If you're you referring to these pieces of code:
if (path != NULL) {
/* log this as error, since it probably is */
str = t_strdup_printf("%s (%s missing?)", str, path);
e_error(authdb_event(request), "%s", str);
} else if (status == PAM_AUTH_ERR) {
str = t_strconcat(str, "
("AUTH_LOG_MSG_PASSWORD_MISMATCH"?)", NULL);
if (request->set->debug_passwords) {
str = t_strconcat(str, " (given password: ",
request->mech_password,
")", NULL);
}
and:
void auth_request_log_login_failure(struct auth_request *request,
const char *subsystem,
const char *message)
I'm not a programmer, let alone a C guru, but these extracts look like
password failure logging. Are you sure they are recording successful
authentications for the logs?
On 2022-10-11 17:07, Bernardo Reino wrote:
On Mon, 10 Oct 2022, Serveria Support wrote:
I checked the source code on Github and discussed this with a C
developer. There seem to be too many files... perhaps somebody can
guide me where should I look?

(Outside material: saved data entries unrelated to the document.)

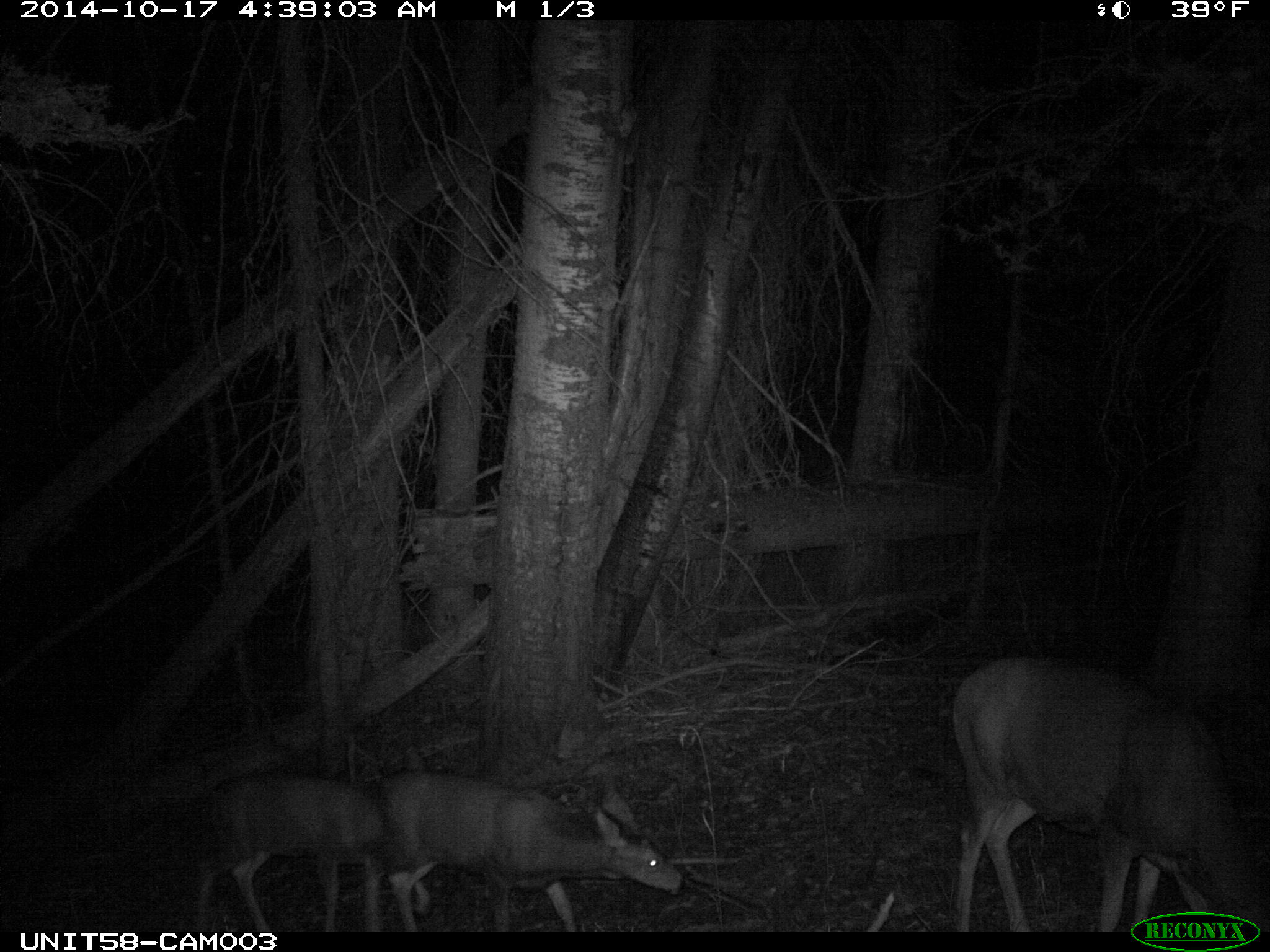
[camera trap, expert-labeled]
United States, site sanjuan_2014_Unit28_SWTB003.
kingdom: Animalia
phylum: Chordata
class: Mammalia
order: Artiodactyla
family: Cervidae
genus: Odocoileus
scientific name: Odocoileus hemionus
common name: mule deer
Odocoileus hemionus (mule deer).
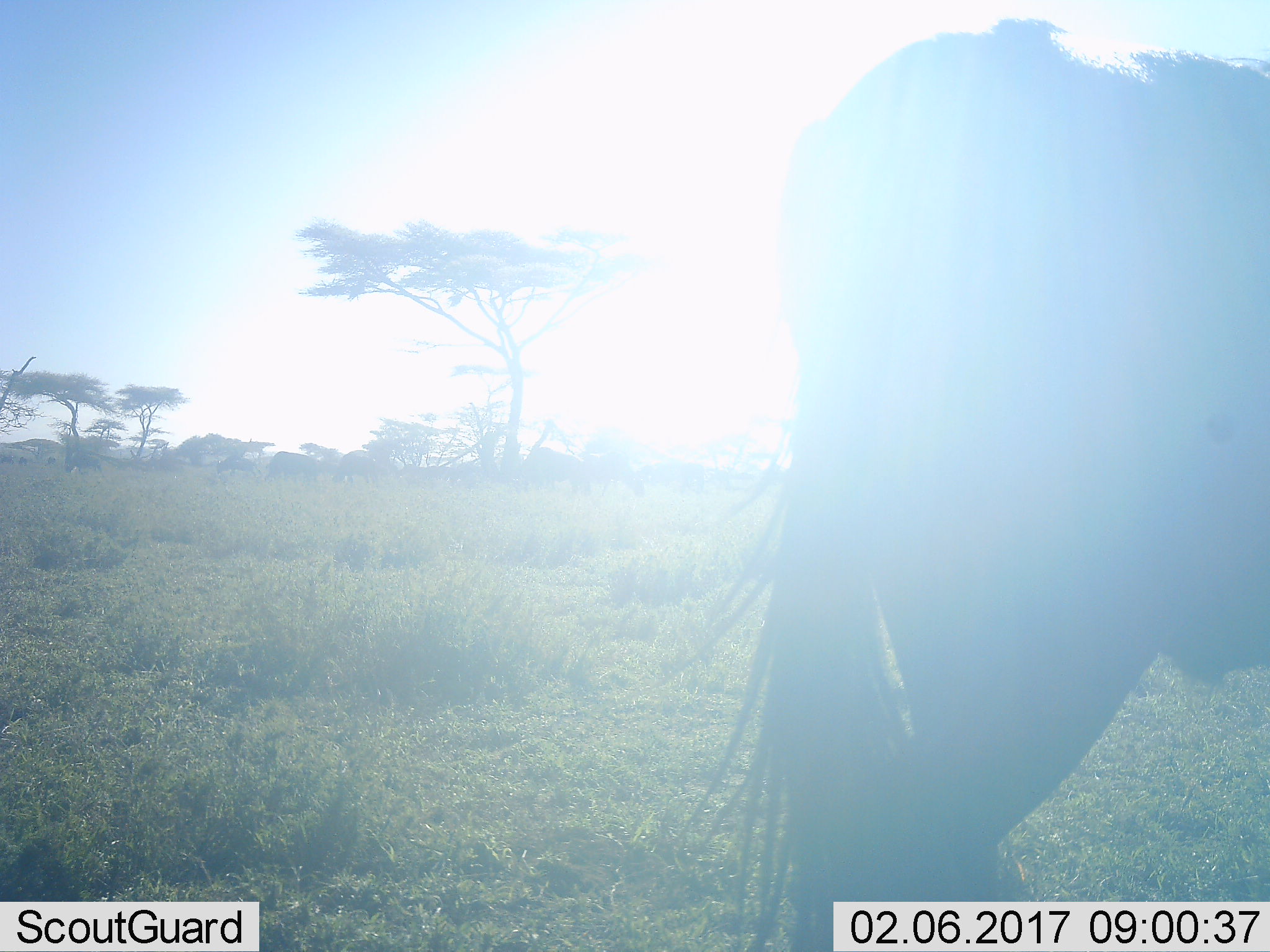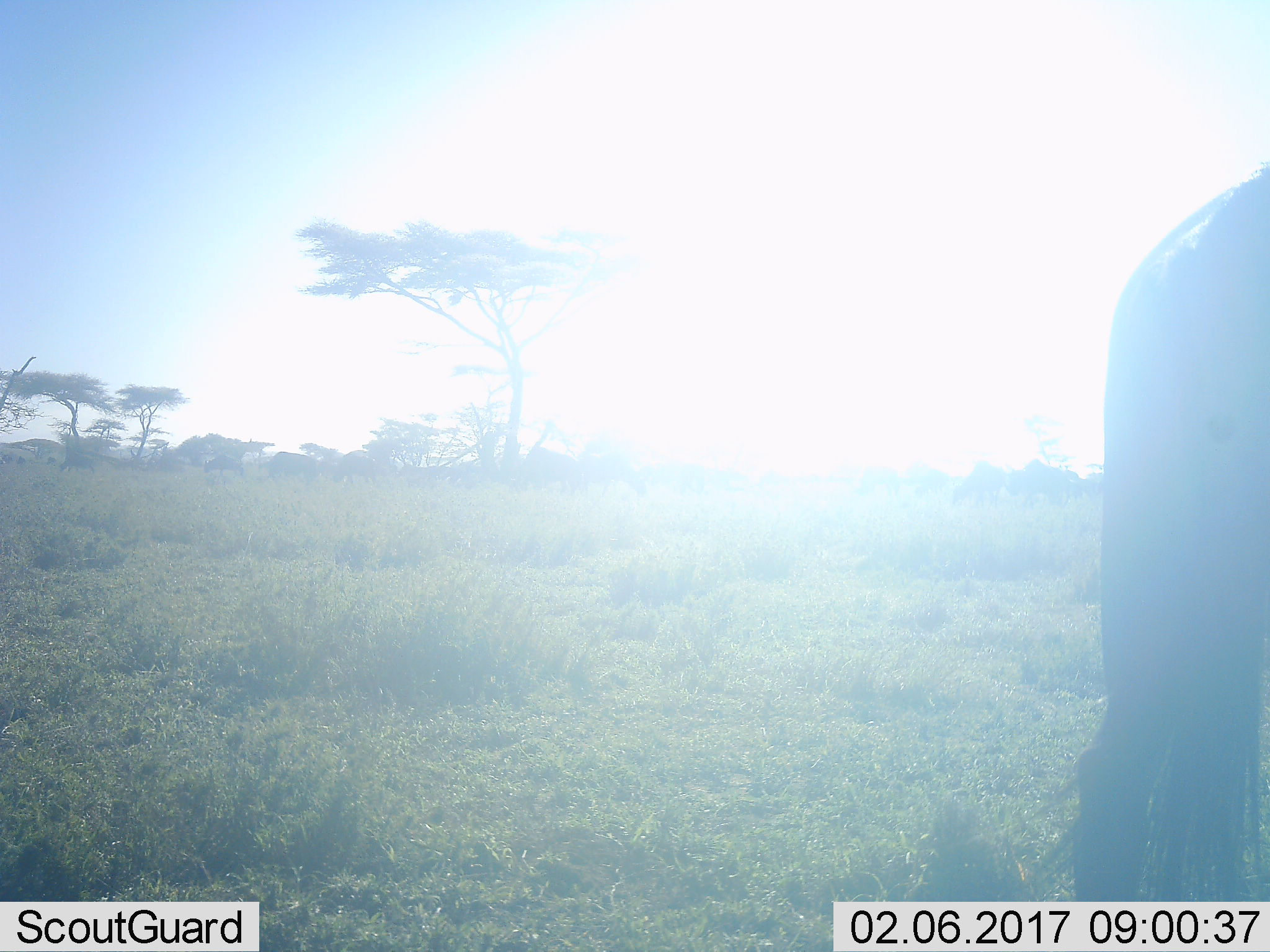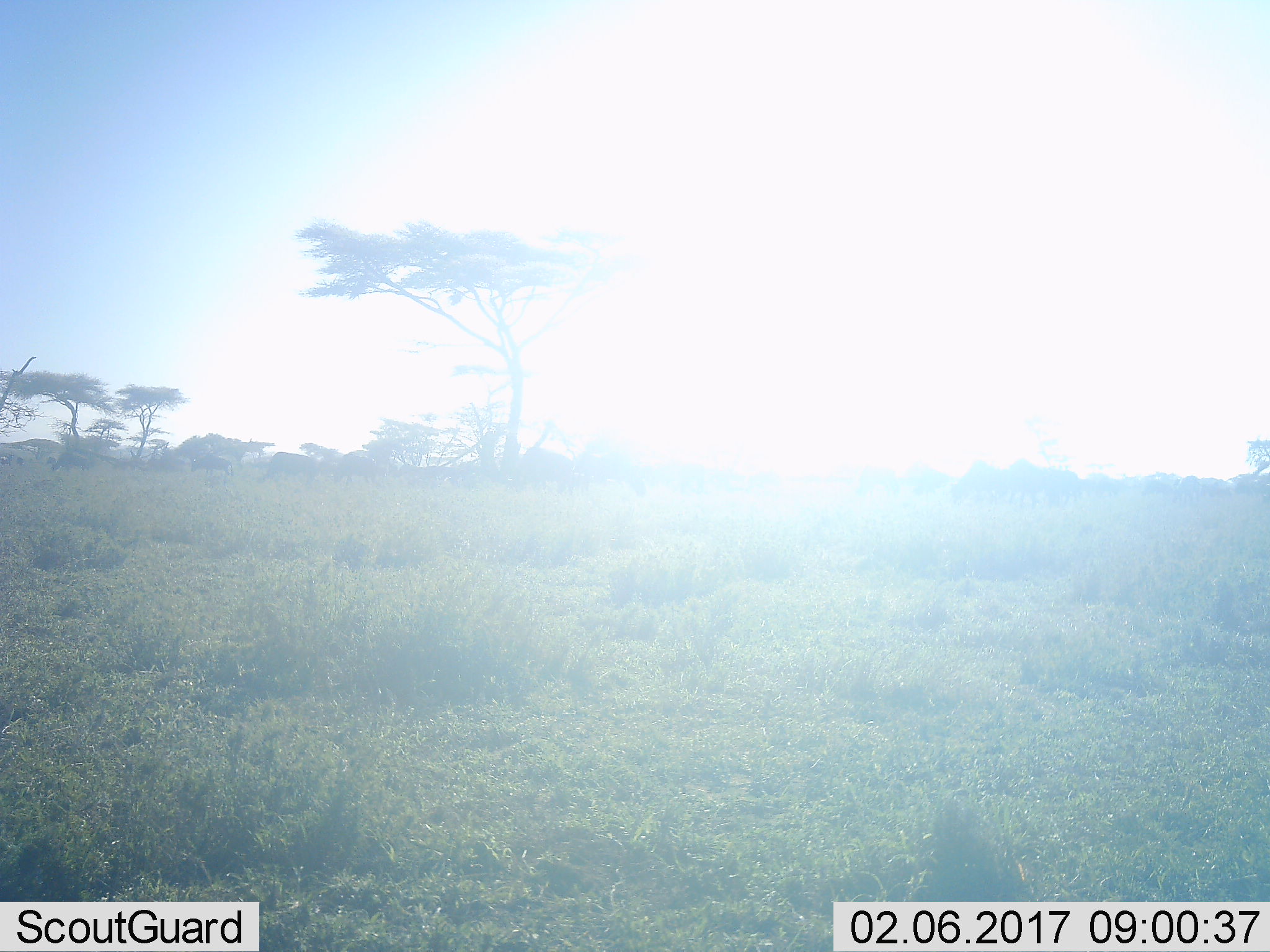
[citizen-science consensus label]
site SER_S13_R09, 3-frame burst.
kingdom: Animalia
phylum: Chordata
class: Mammalia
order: Artiodactyla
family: Bovidae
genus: Connochaetes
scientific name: Connochaetes taurinus taurinus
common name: blue wildebeest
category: wildebeestblue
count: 1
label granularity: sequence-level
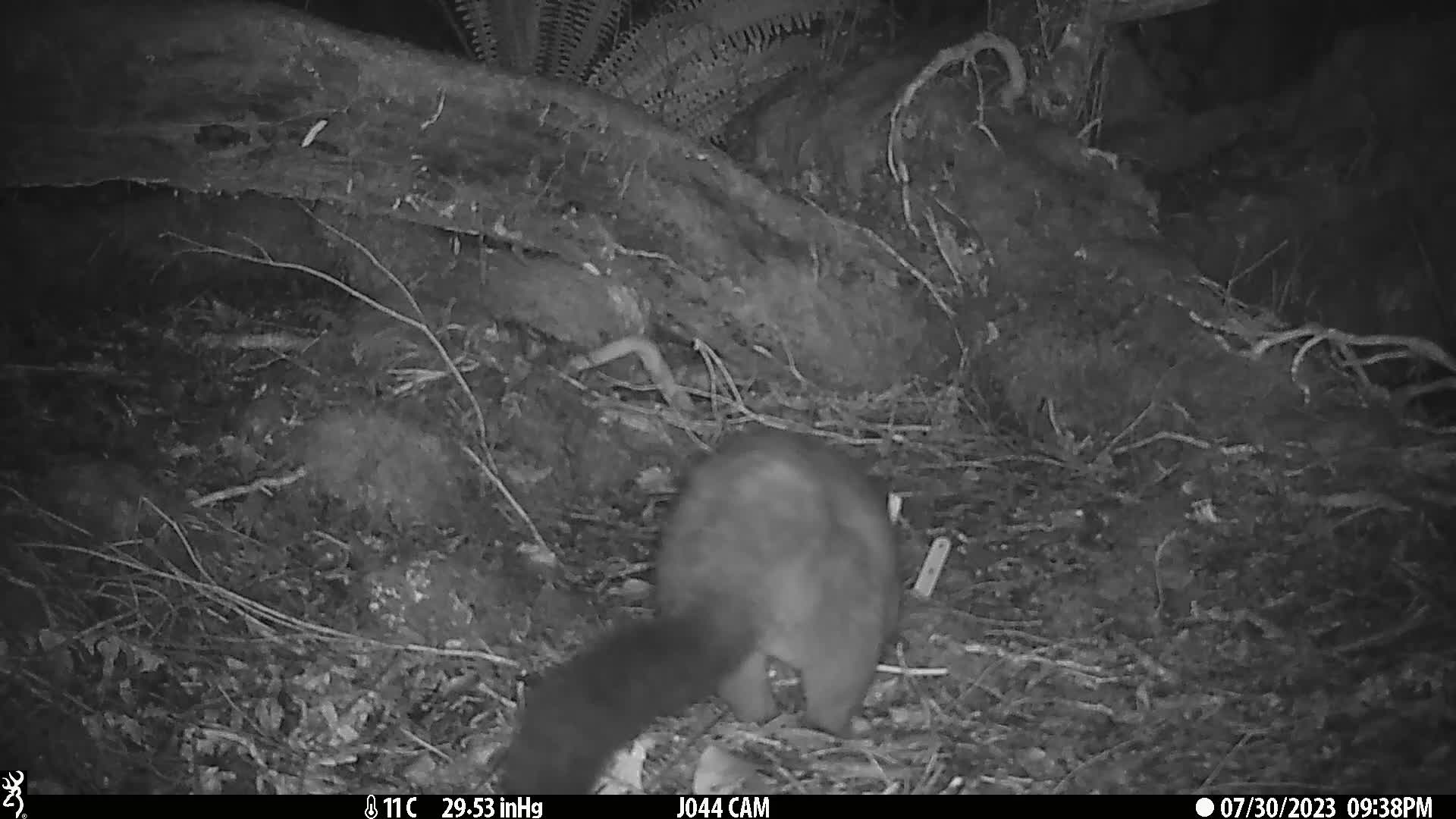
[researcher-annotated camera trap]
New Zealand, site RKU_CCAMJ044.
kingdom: Animalia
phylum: Chordata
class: Mammalia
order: Diprotodontia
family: Phalangeridae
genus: Trichosurus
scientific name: Trichosurus vulpecula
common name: common brushtail possum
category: possum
Possum (common brushtail possum) (Trichosurus vulpecula).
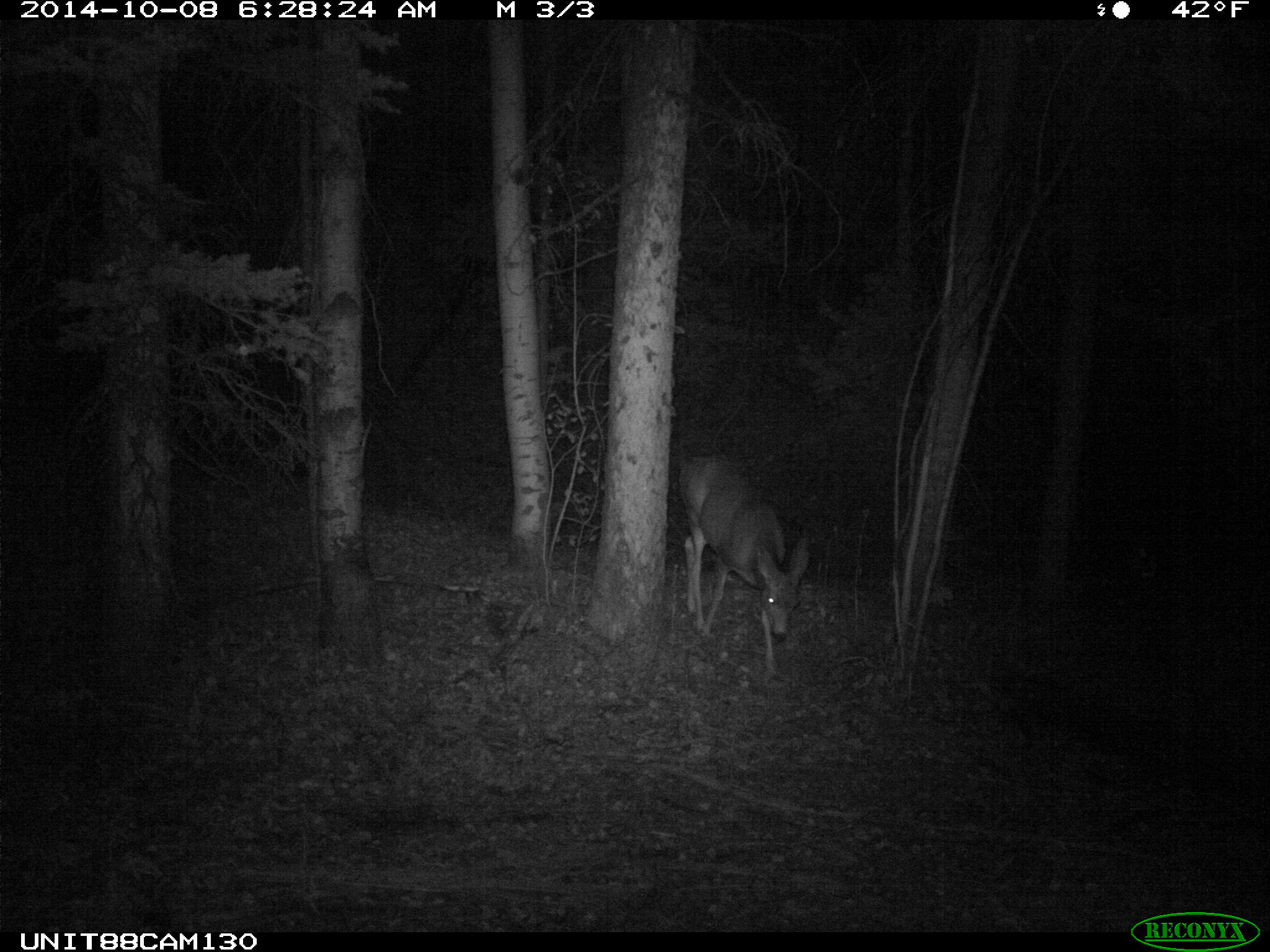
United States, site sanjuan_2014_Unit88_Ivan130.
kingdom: Animalia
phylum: Chordata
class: Mammalia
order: Artiodactyla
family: Cervidae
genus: Odocoileus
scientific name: Odocoileus hemionus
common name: mule deer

Aki?
You should search for "given password" in the source.
Hint:
src/auth/passdb-pam.c, around lines 175-178.
src/auth/auth-request.c, around lines 2311-2312.
This is with the latest source (2.3.19.1).
Cheers.
PS: But as I noted, nothing prevents $HACKER from bringing their own
dovecot (BYOD :) with all debugging options enabled, etc. As others
have noted, if the intruder owns your server, you have lost. Period.